> **Stated problem**:
Pick out each line in the listing below that contains the word "smiling" and copy those lines.

> **Extracted data**:
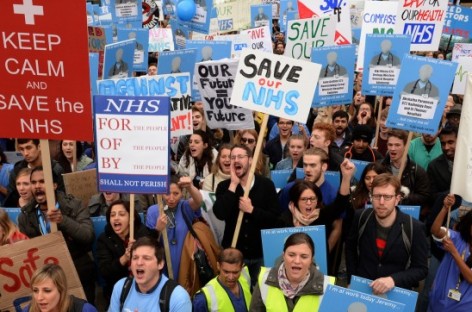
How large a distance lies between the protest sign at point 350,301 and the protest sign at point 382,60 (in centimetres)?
541

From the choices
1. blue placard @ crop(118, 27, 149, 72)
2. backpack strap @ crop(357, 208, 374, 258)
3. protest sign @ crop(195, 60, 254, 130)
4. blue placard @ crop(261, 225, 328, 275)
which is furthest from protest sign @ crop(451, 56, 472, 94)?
blue placard @ crop(261, 225, 328, 275)

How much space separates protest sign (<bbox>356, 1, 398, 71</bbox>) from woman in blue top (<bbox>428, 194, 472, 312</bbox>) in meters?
6.72

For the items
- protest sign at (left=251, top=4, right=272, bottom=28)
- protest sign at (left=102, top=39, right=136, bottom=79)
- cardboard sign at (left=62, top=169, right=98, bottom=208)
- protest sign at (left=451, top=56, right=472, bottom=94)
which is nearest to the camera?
cardboard sign at (left=62, top=169, right=98, bottom=208)

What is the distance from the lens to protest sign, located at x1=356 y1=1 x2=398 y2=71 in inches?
429

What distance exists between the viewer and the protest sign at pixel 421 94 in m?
6.73

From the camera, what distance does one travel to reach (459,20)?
13930mm

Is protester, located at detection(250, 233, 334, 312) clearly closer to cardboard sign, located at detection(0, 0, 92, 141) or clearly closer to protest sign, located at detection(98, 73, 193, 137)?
cardboard sign, located at detection(0, 0, 92, 141)

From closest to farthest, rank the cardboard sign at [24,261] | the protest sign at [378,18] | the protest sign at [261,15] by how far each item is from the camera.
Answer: the cardboard sign at [24,261] → the protest sign at [378,18] → the protest sign at [261,15]

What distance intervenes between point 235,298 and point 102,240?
143 cm

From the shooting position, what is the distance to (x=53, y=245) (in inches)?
184

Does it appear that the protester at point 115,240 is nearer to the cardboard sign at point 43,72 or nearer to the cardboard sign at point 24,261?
the cardboard sign at point 24,261

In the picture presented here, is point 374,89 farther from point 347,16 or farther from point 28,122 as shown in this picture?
point 28,122

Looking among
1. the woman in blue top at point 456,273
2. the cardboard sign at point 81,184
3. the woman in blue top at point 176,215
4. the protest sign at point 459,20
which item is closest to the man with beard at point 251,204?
the woman in blue top at point 176,215

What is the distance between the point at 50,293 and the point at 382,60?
6401 millimetres
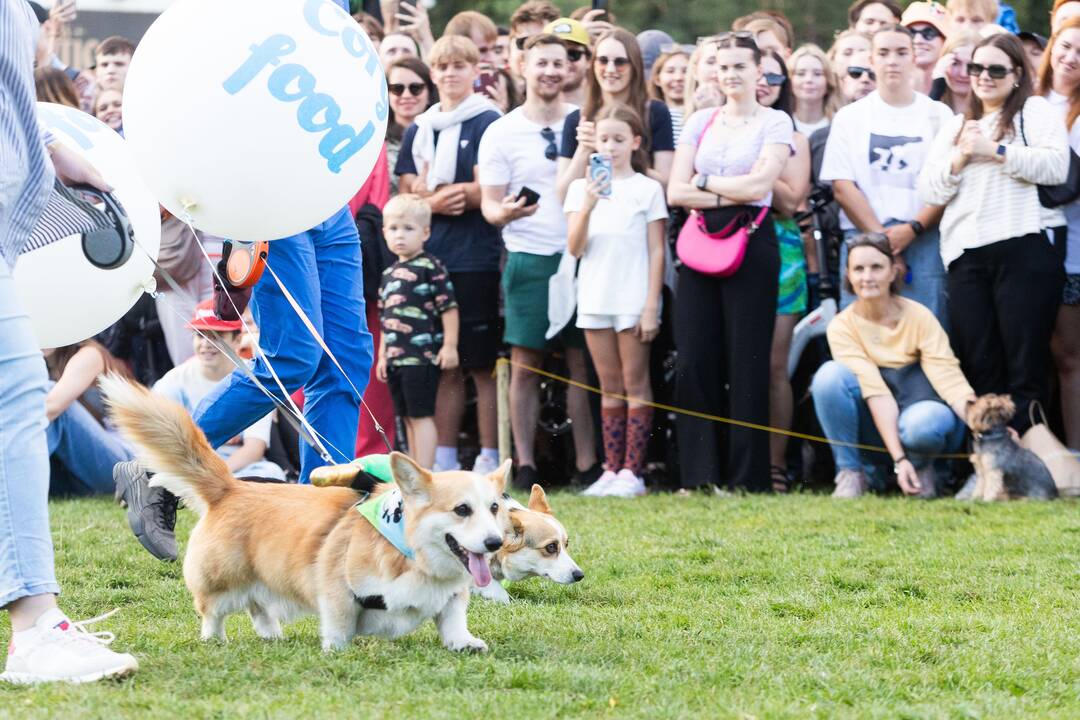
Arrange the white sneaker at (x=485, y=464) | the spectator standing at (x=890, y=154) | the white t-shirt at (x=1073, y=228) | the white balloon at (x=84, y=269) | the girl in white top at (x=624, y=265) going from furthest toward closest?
the white sneaker at (x=485, y=464)
the girl in white top at (x=624, y=265)
the spectator standing at (x=890, y=154)
the white t-shirt at (x=1073, y=228)
the white balloon at (x=84, y=269)

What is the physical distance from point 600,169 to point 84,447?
147 inches

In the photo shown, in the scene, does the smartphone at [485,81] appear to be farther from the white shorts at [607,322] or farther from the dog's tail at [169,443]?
the dog's tail at [169,443]

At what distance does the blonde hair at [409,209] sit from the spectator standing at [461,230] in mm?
340

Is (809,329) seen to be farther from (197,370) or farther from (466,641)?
(466,641)

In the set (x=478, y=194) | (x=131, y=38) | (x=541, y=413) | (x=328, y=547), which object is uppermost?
(x=131, y=38)

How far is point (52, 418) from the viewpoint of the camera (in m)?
9.49

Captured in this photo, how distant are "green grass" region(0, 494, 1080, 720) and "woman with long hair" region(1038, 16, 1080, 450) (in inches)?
53.2

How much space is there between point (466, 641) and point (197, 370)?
506 centimetres

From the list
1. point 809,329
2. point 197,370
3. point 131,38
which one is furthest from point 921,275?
point 131,38

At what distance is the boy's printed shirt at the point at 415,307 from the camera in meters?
9.49

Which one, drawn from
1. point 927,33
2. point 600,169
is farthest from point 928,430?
point 927,33

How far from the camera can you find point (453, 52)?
988cm

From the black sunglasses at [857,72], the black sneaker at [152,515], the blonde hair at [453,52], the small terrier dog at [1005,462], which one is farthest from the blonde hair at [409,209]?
the black sneaker at [152,515]

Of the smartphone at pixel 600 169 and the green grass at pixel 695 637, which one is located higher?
the smartphone at pixel 600 169
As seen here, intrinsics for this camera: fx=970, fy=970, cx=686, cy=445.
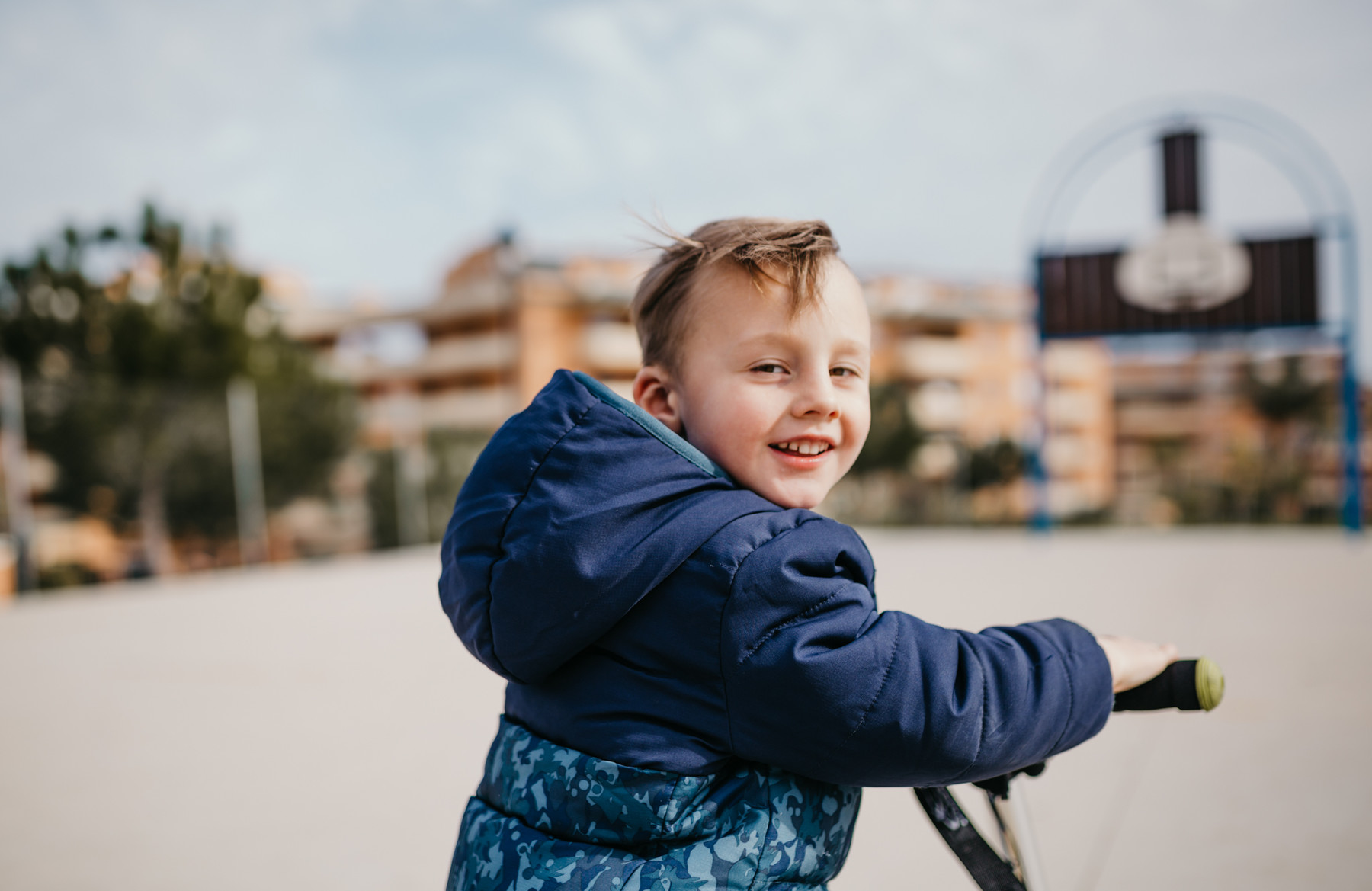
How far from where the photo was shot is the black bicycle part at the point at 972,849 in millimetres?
948

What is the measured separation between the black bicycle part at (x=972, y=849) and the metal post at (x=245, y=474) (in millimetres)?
11679

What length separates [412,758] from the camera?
11.1ft

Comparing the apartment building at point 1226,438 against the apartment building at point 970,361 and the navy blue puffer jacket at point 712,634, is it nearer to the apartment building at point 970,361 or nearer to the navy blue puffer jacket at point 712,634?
the apartment building at point 970,361

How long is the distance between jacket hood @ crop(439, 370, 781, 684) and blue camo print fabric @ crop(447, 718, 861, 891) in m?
0.11

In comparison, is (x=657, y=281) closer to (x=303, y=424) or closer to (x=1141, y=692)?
(x=1141, y=692)

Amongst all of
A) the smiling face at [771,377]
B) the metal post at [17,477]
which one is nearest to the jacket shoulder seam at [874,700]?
the smiling face at [771,377]

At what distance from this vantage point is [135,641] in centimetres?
607

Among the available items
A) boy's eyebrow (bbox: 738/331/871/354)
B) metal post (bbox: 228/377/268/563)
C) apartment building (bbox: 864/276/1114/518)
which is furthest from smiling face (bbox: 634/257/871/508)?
apartment building (bbox: 864/276/1114/518)

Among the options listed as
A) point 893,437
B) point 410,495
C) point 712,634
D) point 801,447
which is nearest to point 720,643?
point 712,634

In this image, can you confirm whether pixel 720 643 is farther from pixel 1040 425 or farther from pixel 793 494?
pixel 1040 425

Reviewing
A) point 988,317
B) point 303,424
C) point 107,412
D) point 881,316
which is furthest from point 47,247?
point 988,317

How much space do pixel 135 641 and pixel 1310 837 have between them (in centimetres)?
619

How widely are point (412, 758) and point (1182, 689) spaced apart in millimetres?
2949

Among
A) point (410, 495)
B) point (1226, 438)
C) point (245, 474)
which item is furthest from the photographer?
point (1226, 438)
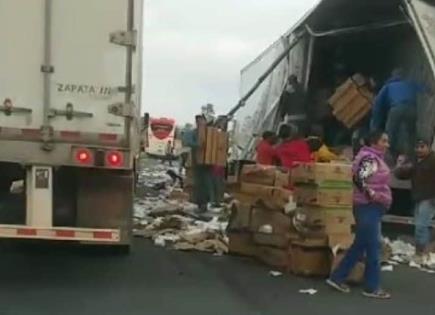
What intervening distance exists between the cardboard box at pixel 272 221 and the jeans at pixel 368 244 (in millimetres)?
1274

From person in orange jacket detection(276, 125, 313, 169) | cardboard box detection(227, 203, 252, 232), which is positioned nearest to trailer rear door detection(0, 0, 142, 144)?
cardboard box detection(227, 203, 252, 232)

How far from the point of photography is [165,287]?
10047 millimetres

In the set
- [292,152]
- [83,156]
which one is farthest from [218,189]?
[83,156]

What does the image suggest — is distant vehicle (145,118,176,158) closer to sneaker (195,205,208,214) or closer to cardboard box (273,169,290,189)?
sneaker (195,205,208,214)

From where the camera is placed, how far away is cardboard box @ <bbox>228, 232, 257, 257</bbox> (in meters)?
12.3

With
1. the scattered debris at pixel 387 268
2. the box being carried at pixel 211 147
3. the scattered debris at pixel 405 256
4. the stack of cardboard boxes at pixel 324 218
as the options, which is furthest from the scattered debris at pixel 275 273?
the box being carried at pixel 211 147

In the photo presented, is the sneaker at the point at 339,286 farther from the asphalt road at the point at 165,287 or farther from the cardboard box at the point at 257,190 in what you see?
the cardboard box at the point at 257,190

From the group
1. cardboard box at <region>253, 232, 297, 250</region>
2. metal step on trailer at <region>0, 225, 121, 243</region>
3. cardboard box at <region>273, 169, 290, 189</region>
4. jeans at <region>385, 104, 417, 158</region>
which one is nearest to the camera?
metal step on trailer at <region>0, 225, 121, 243</region>

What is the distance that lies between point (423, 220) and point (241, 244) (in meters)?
2.53

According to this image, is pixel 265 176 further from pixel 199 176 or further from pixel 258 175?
pixel 199 176

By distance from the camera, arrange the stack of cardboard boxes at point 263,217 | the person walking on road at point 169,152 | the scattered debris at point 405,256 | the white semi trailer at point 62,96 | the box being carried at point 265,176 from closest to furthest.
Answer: the white semi trailer at point 62,96 < the stack of cardboard boxes at point 263,217 < the box being carried at point 265,176 < the scattered debris at point 405,256 < the person walking on road at point 169,152

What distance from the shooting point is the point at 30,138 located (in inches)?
365

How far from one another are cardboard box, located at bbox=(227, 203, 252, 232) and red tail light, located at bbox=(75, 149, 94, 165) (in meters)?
3.35

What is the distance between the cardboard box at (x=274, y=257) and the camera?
37.4ft
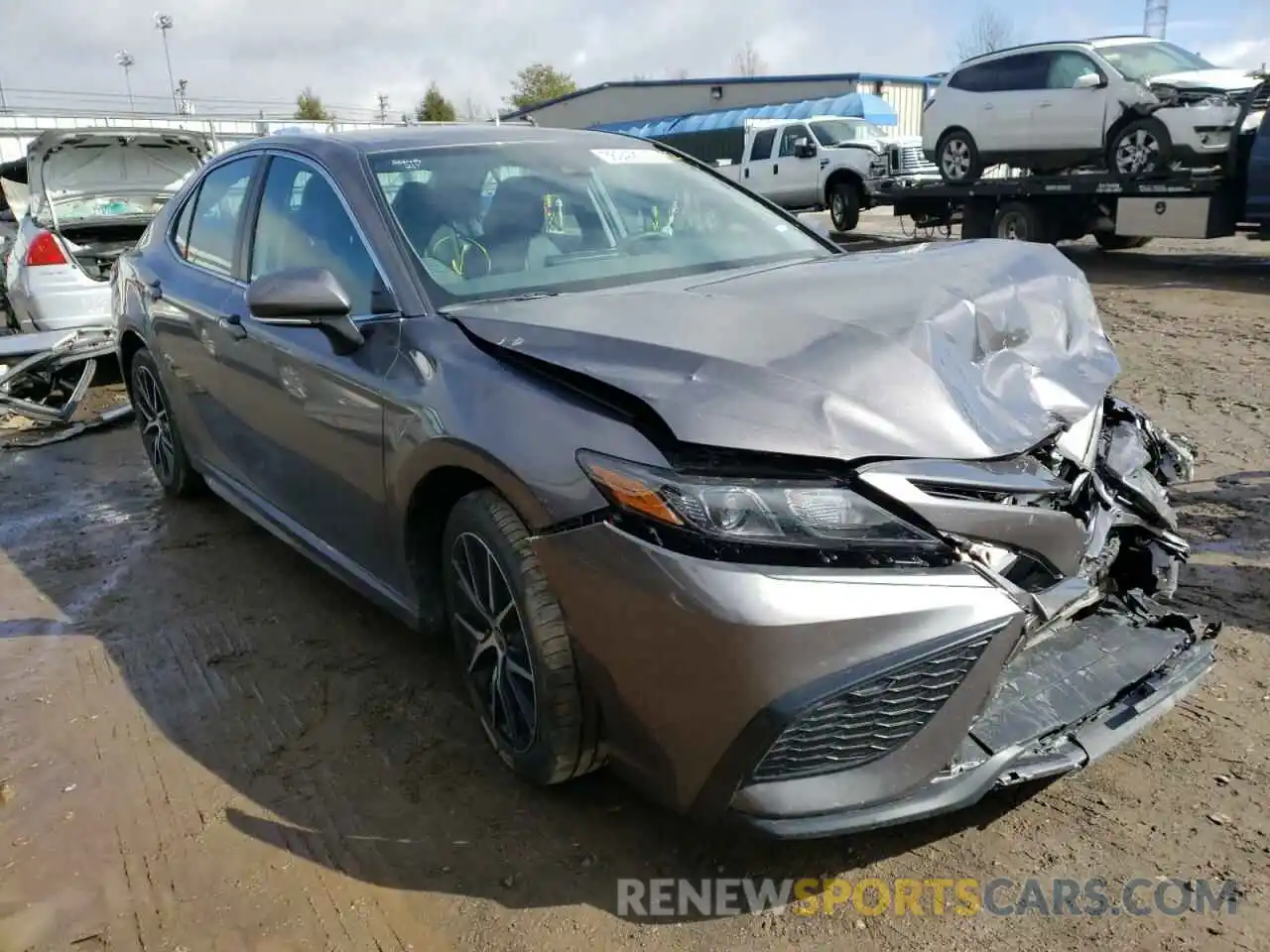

> **Task answer**:
A) the smiling face at [771,377]
the smiling face at [771,377]
which is furthest from smiling face (bbox: 634/257/871/508)?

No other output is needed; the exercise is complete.